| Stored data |

• • • • •

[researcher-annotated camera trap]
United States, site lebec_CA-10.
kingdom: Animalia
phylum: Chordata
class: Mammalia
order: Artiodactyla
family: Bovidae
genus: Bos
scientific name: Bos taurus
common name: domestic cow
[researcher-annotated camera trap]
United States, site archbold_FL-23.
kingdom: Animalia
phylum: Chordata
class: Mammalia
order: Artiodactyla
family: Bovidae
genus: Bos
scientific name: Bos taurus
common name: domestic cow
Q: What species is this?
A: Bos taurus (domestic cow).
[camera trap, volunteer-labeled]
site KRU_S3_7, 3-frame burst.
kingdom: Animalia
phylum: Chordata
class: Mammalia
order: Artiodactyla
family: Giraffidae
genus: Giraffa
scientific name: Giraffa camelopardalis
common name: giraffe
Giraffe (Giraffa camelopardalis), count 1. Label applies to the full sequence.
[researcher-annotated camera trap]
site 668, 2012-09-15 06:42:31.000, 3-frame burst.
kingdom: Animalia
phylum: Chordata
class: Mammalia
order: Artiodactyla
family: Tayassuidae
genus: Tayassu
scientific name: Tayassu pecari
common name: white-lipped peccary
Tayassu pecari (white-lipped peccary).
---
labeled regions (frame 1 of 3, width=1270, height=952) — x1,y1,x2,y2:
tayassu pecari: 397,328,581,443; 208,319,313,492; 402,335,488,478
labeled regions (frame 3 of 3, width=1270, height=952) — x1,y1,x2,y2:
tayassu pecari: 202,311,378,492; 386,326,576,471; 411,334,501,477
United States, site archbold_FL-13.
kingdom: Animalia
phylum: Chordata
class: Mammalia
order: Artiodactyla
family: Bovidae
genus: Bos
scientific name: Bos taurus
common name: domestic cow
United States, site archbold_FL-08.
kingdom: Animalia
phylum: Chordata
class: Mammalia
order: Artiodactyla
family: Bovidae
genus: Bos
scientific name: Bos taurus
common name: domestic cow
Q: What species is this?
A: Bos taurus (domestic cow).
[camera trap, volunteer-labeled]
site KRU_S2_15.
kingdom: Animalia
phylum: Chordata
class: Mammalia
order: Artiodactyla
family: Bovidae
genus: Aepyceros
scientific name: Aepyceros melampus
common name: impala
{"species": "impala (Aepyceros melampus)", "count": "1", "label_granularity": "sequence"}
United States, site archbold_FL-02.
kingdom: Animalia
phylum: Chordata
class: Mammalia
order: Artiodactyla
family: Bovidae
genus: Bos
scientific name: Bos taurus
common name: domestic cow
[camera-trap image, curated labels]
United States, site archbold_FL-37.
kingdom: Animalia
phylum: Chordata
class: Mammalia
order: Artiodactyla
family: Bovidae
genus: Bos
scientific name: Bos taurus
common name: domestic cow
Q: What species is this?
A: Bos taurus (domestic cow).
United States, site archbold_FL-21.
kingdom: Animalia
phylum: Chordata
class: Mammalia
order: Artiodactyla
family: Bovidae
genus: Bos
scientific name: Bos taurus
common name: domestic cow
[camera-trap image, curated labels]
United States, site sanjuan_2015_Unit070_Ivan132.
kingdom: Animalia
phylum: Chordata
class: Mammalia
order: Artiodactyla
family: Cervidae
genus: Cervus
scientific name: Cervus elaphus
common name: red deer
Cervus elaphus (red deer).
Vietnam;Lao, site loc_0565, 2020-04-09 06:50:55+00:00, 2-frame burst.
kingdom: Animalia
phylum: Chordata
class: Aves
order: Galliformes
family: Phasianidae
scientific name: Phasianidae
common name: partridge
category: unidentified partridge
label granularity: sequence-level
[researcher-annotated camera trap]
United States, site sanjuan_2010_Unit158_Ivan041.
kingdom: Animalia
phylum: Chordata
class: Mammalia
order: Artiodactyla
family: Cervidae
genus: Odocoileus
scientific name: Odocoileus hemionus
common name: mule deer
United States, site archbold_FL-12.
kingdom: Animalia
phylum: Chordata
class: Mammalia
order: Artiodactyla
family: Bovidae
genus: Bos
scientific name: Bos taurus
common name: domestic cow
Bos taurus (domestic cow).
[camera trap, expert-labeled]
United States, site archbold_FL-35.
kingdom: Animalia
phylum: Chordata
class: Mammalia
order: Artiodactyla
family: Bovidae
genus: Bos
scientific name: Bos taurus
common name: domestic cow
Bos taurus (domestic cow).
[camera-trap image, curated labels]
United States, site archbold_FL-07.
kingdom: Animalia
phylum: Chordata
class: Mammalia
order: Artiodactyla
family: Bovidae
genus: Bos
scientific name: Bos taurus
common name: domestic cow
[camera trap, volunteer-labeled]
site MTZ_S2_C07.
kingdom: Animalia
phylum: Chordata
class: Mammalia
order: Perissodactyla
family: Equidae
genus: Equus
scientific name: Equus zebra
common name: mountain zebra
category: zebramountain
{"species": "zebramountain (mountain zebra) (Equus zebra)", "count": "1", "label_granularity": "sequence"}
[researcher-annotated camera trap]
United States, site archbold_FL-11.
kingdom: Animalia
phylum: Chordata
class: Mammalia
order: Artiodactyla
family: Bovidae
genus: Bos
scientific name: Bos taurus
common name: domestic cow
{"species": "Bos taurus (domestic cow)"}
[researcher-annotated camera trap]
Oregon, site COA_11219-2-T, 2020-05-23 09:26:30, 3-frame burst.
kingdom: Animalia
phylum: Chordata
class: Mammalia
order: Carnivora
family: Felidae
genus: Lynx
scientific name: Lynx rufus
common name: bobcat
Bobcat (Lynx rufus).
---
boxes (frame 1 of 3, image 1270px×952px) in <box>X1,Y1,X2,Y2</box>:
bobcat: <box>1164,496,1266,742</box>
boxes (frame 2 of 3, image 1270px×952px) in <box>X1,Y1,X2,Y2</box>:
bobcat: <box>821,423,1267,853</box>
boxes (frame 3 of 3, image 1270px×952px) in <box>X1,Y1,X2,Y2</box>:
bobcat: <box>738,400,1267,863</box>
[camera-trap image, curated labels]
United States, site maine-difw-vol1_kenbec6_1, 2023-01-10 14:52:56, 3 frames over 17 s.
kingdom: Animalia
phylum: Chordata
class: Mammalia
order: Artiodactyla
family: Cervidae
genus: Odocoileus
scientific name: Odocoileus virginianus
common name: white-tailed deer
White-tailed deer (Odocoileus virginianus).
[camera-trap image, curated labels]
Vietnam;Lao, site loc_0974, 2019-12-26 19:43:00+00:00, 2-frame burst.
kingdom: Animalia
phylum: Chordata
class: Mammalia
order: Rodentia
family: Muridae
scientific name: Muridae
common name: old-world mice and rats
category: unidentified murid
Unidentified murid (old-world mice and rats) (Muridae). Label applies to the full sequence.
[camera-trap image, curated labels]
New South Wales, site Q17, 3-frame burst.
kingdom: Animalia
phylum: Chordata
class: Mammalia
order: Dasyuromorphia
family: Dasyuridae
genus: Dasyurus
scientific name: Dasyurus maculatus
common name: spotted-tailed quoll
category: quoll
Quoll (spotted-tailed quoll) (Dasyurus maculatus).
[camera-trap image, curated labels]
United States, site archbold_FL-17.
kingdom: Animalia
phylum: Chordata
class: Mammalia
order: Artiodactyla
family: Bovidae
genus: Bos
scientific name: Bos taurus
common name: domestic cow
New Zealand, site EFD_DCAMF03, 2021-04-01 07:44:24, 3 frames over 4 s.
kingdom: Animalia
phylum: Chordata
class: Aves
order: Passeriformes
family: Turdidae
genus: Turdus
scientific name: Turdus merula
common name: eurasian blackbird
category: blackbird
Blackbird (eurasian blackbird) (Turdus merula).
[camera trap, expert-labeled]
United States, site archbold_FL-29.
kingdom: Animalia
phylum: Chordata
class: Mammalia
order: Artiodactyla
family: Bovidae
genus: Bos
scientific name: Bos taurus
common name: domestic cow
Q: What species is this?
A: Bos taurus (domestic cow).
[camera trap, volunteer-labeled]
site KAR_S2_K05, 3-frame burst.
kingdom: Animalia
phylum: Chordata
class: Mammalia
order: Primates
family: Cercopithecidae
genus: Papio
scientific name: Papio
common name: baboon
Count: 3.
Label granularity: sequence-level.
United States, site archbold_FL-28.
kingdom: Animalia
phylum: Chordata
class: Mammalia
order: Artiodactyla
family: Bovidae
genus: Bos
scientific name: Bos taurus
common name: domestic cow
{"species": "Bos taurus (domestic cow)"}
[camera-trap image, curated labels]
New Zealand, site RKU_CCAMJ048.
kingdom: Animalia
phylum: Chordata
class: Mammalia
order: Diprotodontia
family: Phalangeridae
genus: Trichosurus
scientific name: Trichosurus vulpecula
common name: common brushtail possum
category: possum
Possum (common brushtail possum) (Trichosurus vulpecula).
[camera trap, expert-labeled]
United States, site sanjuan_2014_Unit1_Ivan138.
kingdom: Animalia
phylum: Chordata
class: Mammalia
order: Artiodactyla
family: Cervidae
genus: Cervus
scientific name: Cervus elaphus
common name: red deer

• • • • •

| Exercise aim |
Go through the entries above and pull out each line with "melampus" in it.

| Answer section |
scientific name: Aepyceros melampus
{"species": "impala (Aepyceros melampus)", "count": "1", "label_granularity": "sequence"}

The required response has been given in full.